Prompt » Pictures do not belong in the copy; restate the records below word for word.

Provided information »
+++
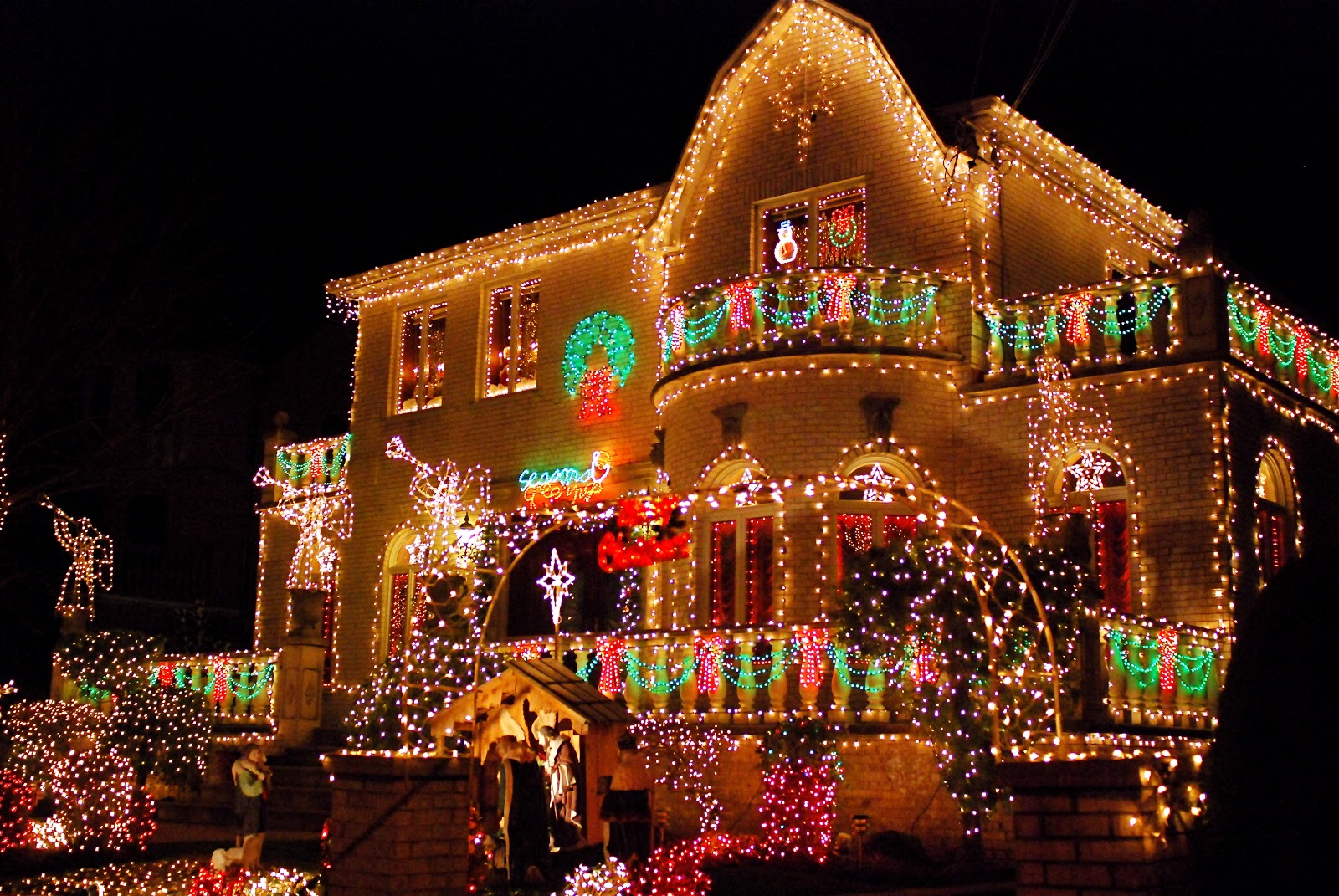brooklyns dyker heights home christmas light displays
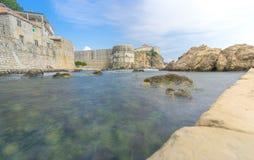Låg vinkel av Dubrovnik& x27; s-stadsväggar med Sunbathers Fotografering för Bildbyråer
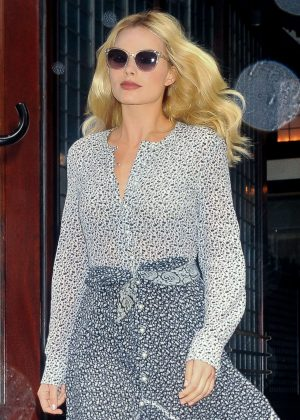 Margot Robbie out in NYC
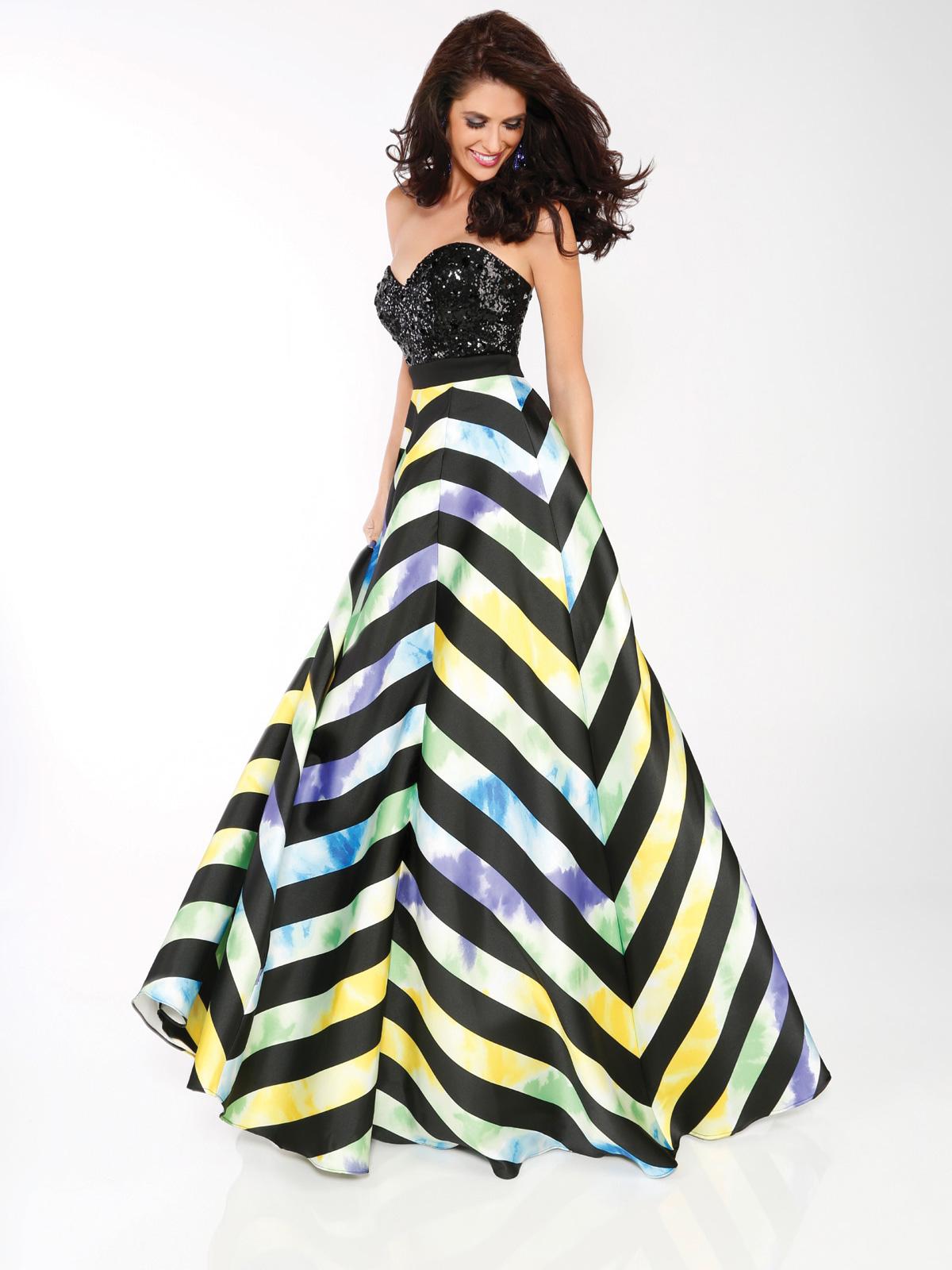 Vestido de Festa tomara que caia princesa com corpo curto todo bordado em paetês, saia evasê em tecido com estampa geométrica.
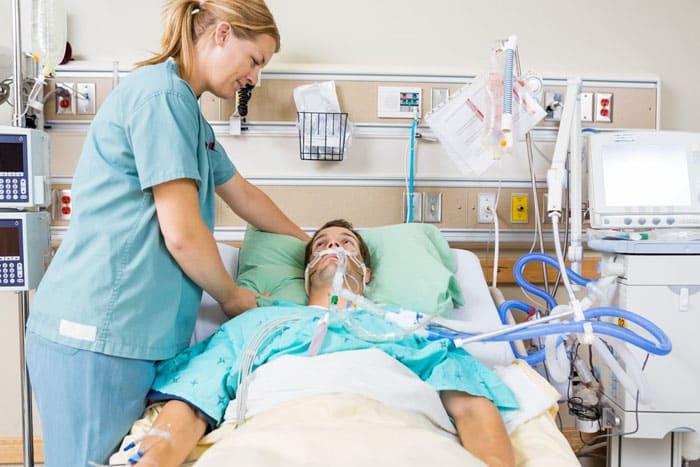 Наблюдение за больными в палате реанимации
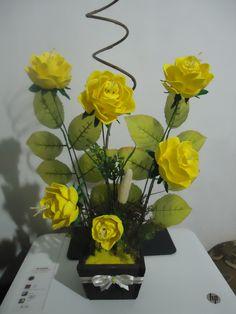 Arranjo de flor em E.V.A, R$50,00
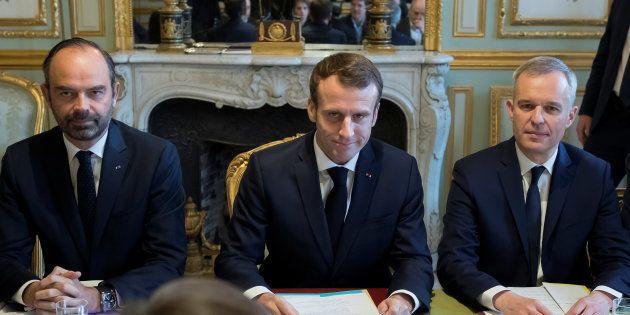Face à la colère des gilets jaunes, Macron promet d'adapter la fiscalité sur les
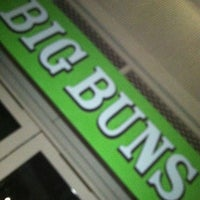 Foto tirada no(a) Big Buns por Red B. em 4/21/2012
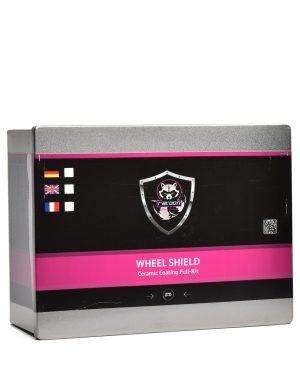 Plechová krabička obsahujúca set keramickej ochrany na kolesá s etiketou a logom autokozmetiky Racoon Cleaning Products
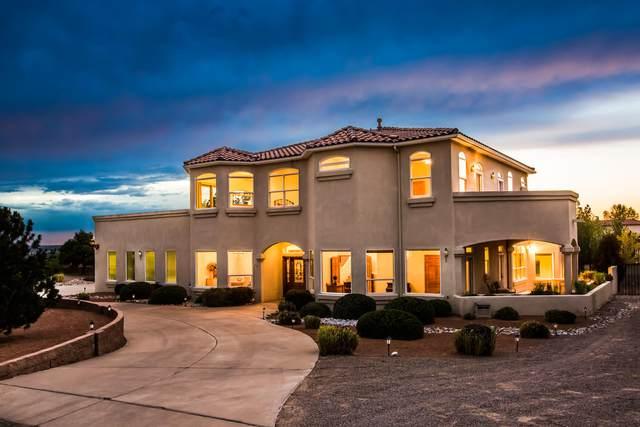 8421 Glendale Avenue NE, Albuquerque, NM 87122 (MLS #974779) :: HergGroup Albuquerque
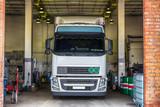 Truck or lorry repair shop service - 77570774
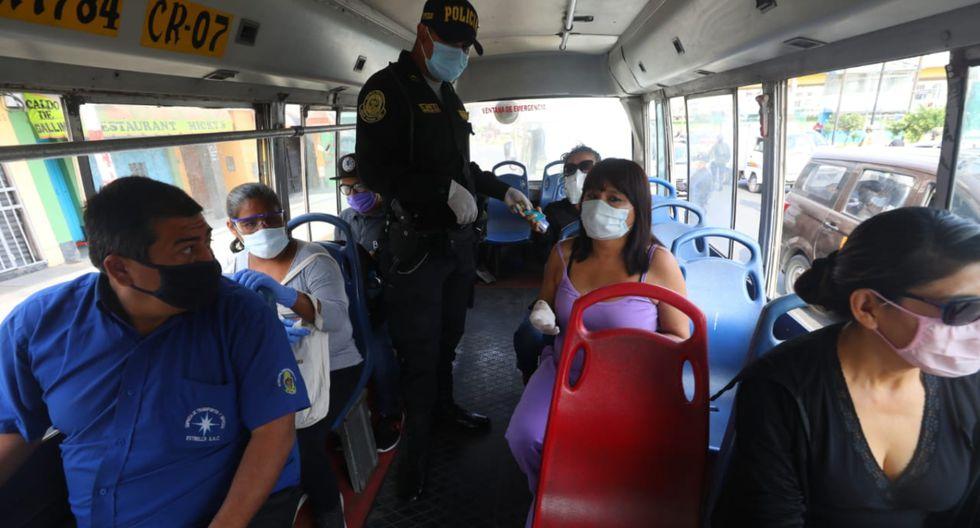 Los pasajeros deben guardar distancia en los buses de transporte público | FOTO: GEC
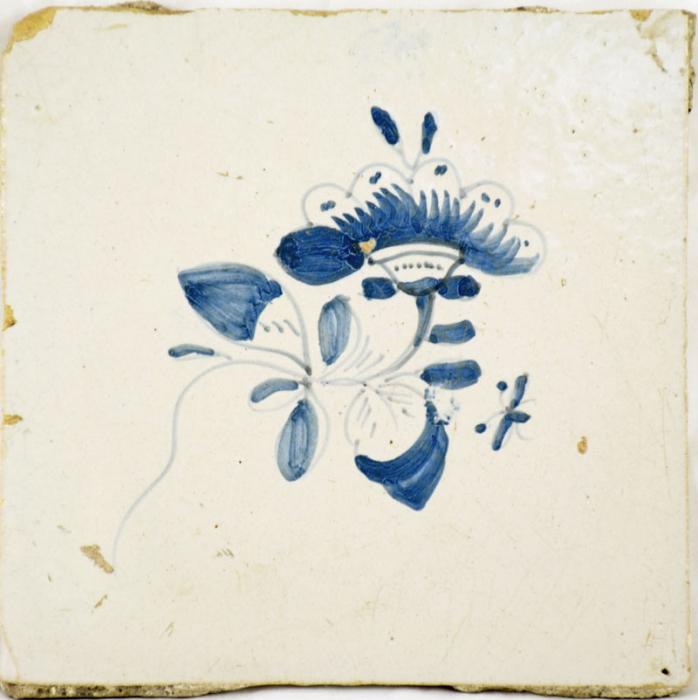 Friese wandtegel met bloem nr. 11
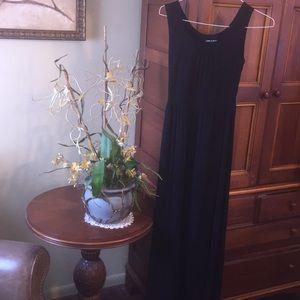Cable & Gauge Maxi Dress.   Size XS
+++
Problem solution »
brooklyns dyker heights home christmas light displays
Låg vinkel av Dubrovnik& x27; s-stadsväggar med Sunbathers Fotografering för Bildbyråer
 Margot Robbie out in NYC
 Vestido de Festa tomara que caia princesa com corpo curto todo bordado em paetês, saia evasê em tecido com estampa geométrica.
 Наблюдение за больными в палате реанимации
 Arranjo de flor em E.V.A, R$50,00
Face à la colère des gilets jaunes, Macron promet d'adapter la fiscalité sur les
 Foto tirada no(a) Big Buns por Red B. em 4/21/2012
 Plechová krabička obsahujúca set keramickej ochrany na kolesá s etiketou a logom autokozmetiky Racoon Cleaning Products
 8421 Glendale Avenue NE, Albuquerque, NM 87122 (MLS #974779) :: HergGroup Albuquerque
 Truck or lorry repair shop service - 77570774
 Los pasajeros deben guardar distancia en los buses de transporte público | FOTO: GEC
 Friese wandtegel met bloem nr. 11
Cable & Gauge Maxi Dress.   Size XS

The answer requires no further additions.